C'est pour faire revivre et répandre ces essentielles maximes,
prises dans la nature
de l'homme, que notre Société fut d'abord établie. Nous
voulons réunir tous les Hommes d'un esprit éclairé, de moeurs
douces et d'une humeur
agréable, non seulement par l'amour des Beaux Arts, mais encore plus
par les
grands principes de Vertu, de Science et de Religion, où l'intérêt
de la Confraternité
devient celui du genre humain tout entier, où toutes les Nations peuvent
puiser des connaissances solides et où les sujets de tous les
royaumes peuvent
apprendre à se chérir mutuellement, sans renoncer à leur Patrie. Nos
ancêtres les Croisés, rassemblés de toutes les parties de la
Chrétienté dans la Terre
Sainte, voulurent réunir ainsi dans une seule Confraternité les
particuliers de toutes
les Nations. Quelle obligation n'a-t-on pas à ces Hommes Supérieurs
qui, sans
intérêt grossier, sans même écouter l'envie naturelle de dominer,
ont imaginé un
Etablissement dont l'unique but est la réunion des esprits et des
coeurs pour les rendre
meilleurs et former dans la suite des temps une Nation toute
spirituelle, où sans
déroger aux divers devoirs que la différence des Etats exige, on
créera un Peuple
nouveau qui, étant composé de plusieurs Nations, les cimentera
toutes en quelque
sorte par le lien de la Vertu et de la Science. La
Sainte Morale est la seconde disposition requise dans notre Société.
Les Ordres religieux
furent établis pour rendre les hommes Chrétiens parfaits, les
Ordres Militaires
pour inspirer l'amour de la vraie gloire, et l'Ordre des
Francs-maçons pour former
des Hommes aimables, de bons citoyens, de bons sujets inviolables
dans leurs
promesses, fidèles adorateurs du Dieu de l'Amitié, plus amateurs de
Vertus que
de récompenses.
Polliciti
servare fidem, santumque verer,
Numen
amicitiae, mores, non numera amare.
Ce
n'est pas, cependant, que nous nous bornions aux vertus purement
civiles. Nous avons
parmi nous trois espèces de Confrères: des Novices ou des
Apprentis, des Compagnons ou des Profès, des Maîtres ou des
Parfaits. On explique aux premiersles
vertus morales, aux seconds les vertus héroïques, aux derniers les
vertus chrétiennes. De sorte que notre Institution renferme toute la
philosophie des sentiments et toute la théologie du coeur.

▶ Jeu de données
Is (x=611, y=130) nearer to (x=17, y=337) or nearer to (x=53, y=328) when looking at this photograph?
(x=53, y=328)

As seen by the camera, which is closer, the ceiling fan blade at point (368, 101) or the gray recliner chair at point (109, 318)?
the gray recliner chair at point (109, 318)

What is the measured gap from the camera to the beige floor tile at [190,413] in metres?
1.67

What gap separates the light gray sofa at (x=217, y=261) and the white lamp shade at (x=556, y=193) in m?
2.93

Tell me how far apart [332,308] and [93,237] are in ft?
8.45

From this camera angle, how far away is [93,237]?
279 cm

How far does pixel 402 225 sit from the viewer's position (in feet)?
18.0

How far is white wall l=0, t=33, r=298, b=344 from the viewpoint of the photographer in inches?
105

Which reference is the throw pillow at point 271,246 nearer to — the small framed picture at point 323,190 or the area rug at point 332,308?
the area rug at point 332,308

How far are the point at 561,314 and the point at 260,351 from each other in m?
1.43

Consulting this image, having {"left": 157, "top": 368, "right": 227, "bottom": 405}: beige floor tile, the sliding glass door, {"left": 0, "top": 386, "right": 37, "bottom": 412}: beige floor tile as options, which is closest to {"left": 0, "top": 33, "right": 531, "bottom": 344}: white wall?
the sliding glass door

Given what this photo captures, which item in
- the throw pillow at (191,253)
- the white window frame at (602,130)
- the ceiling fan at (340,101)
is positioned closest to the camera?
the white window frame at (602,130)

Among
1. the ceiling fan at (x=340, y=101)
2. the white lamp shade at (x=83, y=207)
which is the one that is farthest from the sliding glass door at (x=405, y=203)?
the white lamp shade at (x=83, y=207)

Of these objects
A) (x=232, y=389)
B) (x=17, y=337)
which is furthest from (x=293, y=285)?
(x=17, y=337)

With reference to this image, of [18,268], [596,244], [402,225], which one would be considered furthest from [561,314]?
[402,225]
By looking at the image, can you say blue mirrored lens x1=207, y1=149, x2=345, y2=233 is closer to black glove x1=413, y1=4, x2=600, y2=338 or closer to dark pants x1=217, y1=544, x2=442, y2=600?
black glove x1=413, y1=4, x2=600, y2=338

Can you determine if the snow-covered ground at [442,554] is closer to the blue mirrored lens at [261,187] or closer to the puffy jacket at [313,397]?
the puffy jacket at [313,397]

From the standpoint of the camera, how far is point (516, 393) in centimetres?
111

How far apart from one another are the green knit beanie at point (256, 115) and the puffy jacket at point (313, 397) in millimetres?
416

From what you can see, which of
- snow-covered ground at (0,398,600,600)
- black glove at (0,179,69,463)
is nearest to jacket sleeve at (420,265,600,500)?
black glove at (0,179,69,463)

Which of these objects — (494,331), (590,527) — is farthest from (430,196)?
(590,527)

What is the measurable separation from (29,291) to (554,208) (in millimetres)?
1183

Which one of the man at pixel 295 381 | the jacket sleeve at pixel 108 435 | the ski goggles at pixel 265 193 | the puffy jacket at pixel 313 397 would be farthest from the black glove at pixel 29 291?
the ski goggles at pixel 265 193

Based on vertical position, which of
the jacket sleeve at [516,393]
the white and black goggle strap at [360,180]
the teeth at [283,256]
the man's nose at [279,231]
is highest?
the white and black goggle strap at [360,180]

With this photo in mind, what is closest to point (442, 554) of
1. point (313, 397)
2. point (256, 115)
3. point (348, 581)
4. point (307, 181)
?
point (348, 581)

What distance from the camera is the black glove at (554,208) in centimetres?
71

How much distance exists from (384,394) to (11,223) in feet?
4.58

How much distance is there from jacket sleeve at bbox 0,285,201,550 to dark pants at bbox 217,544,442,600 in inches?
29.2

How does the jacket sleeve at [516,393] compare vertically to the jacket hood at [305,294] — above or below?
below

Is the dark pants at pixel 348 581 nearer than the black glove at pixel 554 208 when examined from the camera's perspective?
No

▶ Consigne
Relevez dans l'extrait les espèces de Confrères que distingue la Société, en donnant pour chacune les deux noms qui lui sont attribués.

▶ Réponse
- des Novices ou des Apprentis
- des Compagnons ou des Profès
- des Maîtres ou des Parfaits